I have a brother who is nearly 40, living at home, and owes my folks upwards of $35k in legal fees from a nasty divorce and custody battle that he has turned his rights over in. He is constantly buying my parents wine and chocolates and other gifts they have neither want nor need for rather than just forking over the cash, or better yet, just getting his own place!!! He recently gave me $50 for my son’s savings which I’m honestly contemplating giving to my folks. He is always wanting to buy stuff for me or my son and I am to the point where I am fully prepared to tell him to make an ‘offering’ to mom and dad in my ‘honor.’ I am getting the feeling that all this gift-giving has little to do w/ the wants or need of the recipient, and more to do w/ his need to feel fulfilled as a provider or do-gooder of some sort.
Recently, he and his gf pretty much invited themselves to crash at my home for a night - they live 3 hrs from here. They wanted to treat my husband and I to dinner for our anniversary the weekend before. I never offered my place b/c we literally have no room - we are newlyweds in our first home. So he slept on the floor in the office, she on the floor of the nursery. And neither of them is shy about voicing their disgruntles as much as they pride themselves on being cheery good Catholics. So I got to hear them complain about my hard floors the next morning. Nevermind I’m overly sensitive b/c of my raging hormones during this pregnancy and the fact that I had unwanted houseguests who generally annoy the living daylights out of me.
I didn’t make a continental breakfast b/c I thought they were just going to get up and go in the morning and we were a little strapped anyway, we ended up treating them to dinner. So then I had to hear how disappointed they were b/c they were looking forward to a big bang breakfast! How rude! Not to mention that he brought up that mom ‘suggested’ that he and his gf get a hotel room so they wouldn’t be a burden to us - I had confided in her earlier in the week, but he really should have just kept that to himself, or taken her advice!
That day, my brother’s gf bought a table that she didn’t have room in her car to transport, so I have the privelage of using my lunch hour to go pick it up and house it until they can make arrangements to take it home. I should have never offered to help!!!

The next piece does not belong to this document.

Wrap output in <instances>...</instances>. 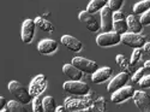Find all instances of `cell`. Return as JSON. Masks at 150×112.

The following weekend, I can’t remember how many times my brother drilled me about what my plans were for the weekend and how many times I told him that mom and I were just gonna dawdle and I’d look him up afterwards. Every trip it seems we just kind of hit the same spots or hang around the house. After driving 3 hrs one way w/ a little one and only getting to stay for a couple of days, you have little energy for much else. But he swore that since we had a longer visit this time, that we should really get out and do stuff. That sounds jolly good, but there isn’t much I get excited about doing w/out mom and dad as a buffer between me and my overly-energetic and excitable brother and gf.

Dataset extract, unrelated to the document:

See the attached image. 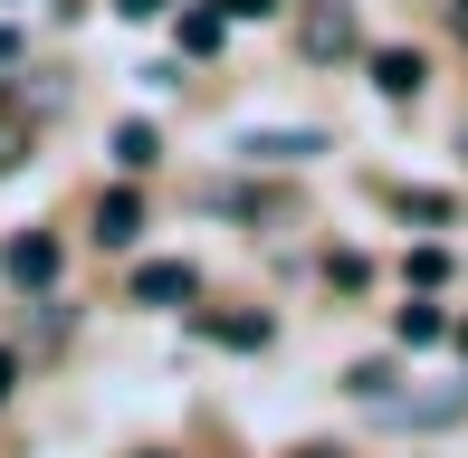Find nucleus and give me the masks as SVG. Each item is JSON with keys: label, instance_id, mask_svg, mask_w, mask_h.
<instances>
[{"label": "nucleus", "instance_id": "6", "mask_svg": "<svg viewBox=\"0 0 468 458\" xmlns=\"http://www.w3.org/2000/svg\"><path fill=\"white\" fill-rule=\"evenodd\" d=\"M239 153L249 162H306V153H325V134H249Z\"/></svg>", "mask_w": 468, "mask_h": 458}, {"label": "nucleus", "instance_id": "9", "mask_svg": "<svg viewBox=\"0 0 468 458\" xmlns=\"http://www.w3.org/2000/svg\"><path fill=\"white\" fill-rule=\"evenodd\" d=\"M154 153H163V134H154V124H115V162H124V172H144Z\"/></svg>", "mask_w": 468, "mask_h": 458}, {"label": "nucleus", "instance_id": "14", "mask_svg": "<svg viewBox=\"0 0 468 458\" xmlns=\"http://www.w3.org/2000/svg\"><path fill=\"white\" fill-rule=\"evenodd\" d=\"M296 458H345V449H296Z\"/></svg>", "mask_w": 468, "mask_h": 458}, {"label": "nucleus", "instance_id": "7", "mask_svg": "<svg viewBox=\"0 0 468 458\" xmlns=\"http://www.w3.org/2000/svg\"><path fill=\"white\" fill-rule=\"evenodd\" d=\"M220 38H229V10H182V48L191 57H210Z\"/></svg>", "mask_w": 468, "mask_h": 458}, {"label": "nucleus", "instance_id": "1", "mask_svg": "<svg viewBox=\"0 0 468 458\" xmlns=\"http://www.w3.org/2000/svg\"><path fill=\"white\" fill-rule=\"evenodd\" d=\"M296 57H315V68L354 57V10H345V0H306V19H296Z\"/></svg>", "mask_w": 468, "mask_h": 458}, {"label": "nucleus", "instance_id": "4", "mask_svg": "<svg viewBox=\"0 0 468 458\" xmlns=\"http://www.w3.org/2000/svg\"><path fill=\"white\" fill-rule=\"evenodd\" d=\"M96 239H105V248H134V239H144V201H134V192H105V201H96Z\"/></svg>", "mask_w": 468, "mask_h": 458}, {"label": "nucleus", "instance_id": "5", "mask_svg": "<svg viewBox=\"0 0 468 458\" xmlns=\"http://www.w3.org/2000/svg\"><path fill=\"white\" fill-rule=\"evenodd\" d=\"M420 77H431V68H420L411 48H382V57H373V87L392 96V106H401V96H420Z\"/></svg>", "mask_w": 468, "mask_h": 458}, {"label": "nucleus", "instance_id": "13", "mask_svg": "<svg viewBox=\"0 0 468 458\" xmlns=\"http://www.w3.org/2000/svg\"><path fill=\"white\" fill-rule=\"evenodd\" d=\"M10 372H19V353H10V344H0V401H10Z\"/></svg>", "mask_w": 468, "mask_h": 458}, {"label": "nucleus", "instance_id": "11", "mask_svg": "<svg viewBox=\"0 0 468 458\" xmlns=\"http://www.w3.org/2000/svg\"><path fill=\"white\" fill-rule=\"evenodd\" d=\"M19 153H29V124H10V115H0V172H19Z\"/></svg>", "mask_w": 468, "mask_h": 458}, {"label": "nucleus", "instance_id": "16", "mask_svg": "<svg viewBox=\"0 0 468 458\" xmlns=\"http://www.w3.org/2000/svg\"><path fill=\"white\" fill-rule=\"evenodd\" d=\"M459 10H468V0H459Z\"/></svg>", "mask_w": 468, "mask_h": 458}, {"label": "nucleus", "instance_id": "10", "mask_svg": "<svg viewBox=\"0 0 468 458\" xmlns=\"http://www.w3.org/2000/svg\"><path fill=\"white\" fill-rule=\"evenodd\" d=\"M440 335H450V316H440L431 297H420V306H401V344H440Z\"/></svg>", "mask_w": 468, "mask_h": 458}, {"label": "nucleus", "instance_id": "3", "mask_svg": "<svg viewBox=\"0 0 468 458\" xmlns=\"http://www.w3.org/2000/svg\"><path fill=\"white\" fill-rule=\"evenodd\" d=\"M0 267H10V286H29V297H48V277H58V239H48V229H19V239H10V258H0Z\"/></svg>", "mask_w": 468, "mask_h": 458}, {"label": "nucleus", "instance_id": "8", "mask_svg": "<svg viewBox=\"0 0 468 458\" xmlns=\"http://www.w3.org/2000/svg\"><path fill=\"white\" fill-rule=\"evenodd\" d=\"M201 335H220V344L259 353V344H268V316H201Z\"/></svg>", "mask_w": 468, "mask_h": 458}, {"label": "nucleus", "instance_id": "2", "mask_svg": "<svg viewBox=\"0 0 468 458\" xmlns=\"http://www.w3.org/2000/svg\"><path fill=\"white\" fill-rule=\"evenodd\" d=\"M201 297V267L191 258H144L134 267V306H191Z\"/></svg>", "mask_w": 468, "mask_h": 458}, {"label": "nucleus", "instance_id": "12", "mask_svg": "<svg viewBox=\"0 0 468 458\" xmlns=\"http://www.w3.org/2000/svg\"><path fill=\"white\" fill-rule=\"evenodd\" d=\"M115 10H124V19H154V10H173V0H115Z\"/></svg>", "mask_w": 468, "mask_h": 458}, {"label": "nucleus", "instance_id": "15", "mask_svg": "<svg viewBox=\"0 0 468 458\" xmlns=\"http://www.w3.org/2000/svg\"><path fill=\"white\" fill-rule=\"evenodd\" d=\"M459 353H468V325H459Z\"/></svg>", "mask_w": 468, "mask_h": 458}]
</instances>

He was in my face the minute I got there even tho it was late and perfectly clear that I just wanted to go to bed - he wants to have a pow-wow and plan away every waking second of my visit. He was there when I got up and we got dragged into breakfast, which might have been tolerable, but then his gf showed up. Every 5 minutes I’m getting the 3rd degree about what I want to do next. I’m thinking, breathe in, breathe out, maybe blink a couple of times - would that be alright w/ you? And my brother was stepping on my toes about what I allowed my son to have - such as a spoon or butter knife at the breakfast table. He even went so far as to take it away from my son and put it out of my reach so I couldn’t give it back to him! And then he was constantly trying to tear my son out of my arms and saying things like, ‘let your mom be.’
He offered time and time again to detail my car even thought I kept shooting him down. He even went so far as to make a deal that he’d clean my car if I gave him a pedicure (I am a non-practicing licensed cosmetologist and I have his gf a pedi once for her bday). I just told him that I wasn’t doing anybodys feet this weekend. Our last day there, as I’m waking from a mid-morning nap and getting out of the shower, mom hits me w/ her hair color that we’ve neglected. I oblige her, but then my brother’s gf comes over and asks if I’d have time to do hers too. I told her no, that we’re leaving in a half hour, mom’s hair isn’t done yet, and we still have to eat lunch and pack up.
Good grief!!! How do I shake/deal w/ these people? As long as he lives under my folks’ house, I will not have a moment’s peace just w/ my folks. Possibly I could get my mom to ask him to just ‘be gone’ when I come to visit. Or tell me when he’s gonna be at work for the weekend so I can come for a visit. He and his gf are there every waking and departing moment!!!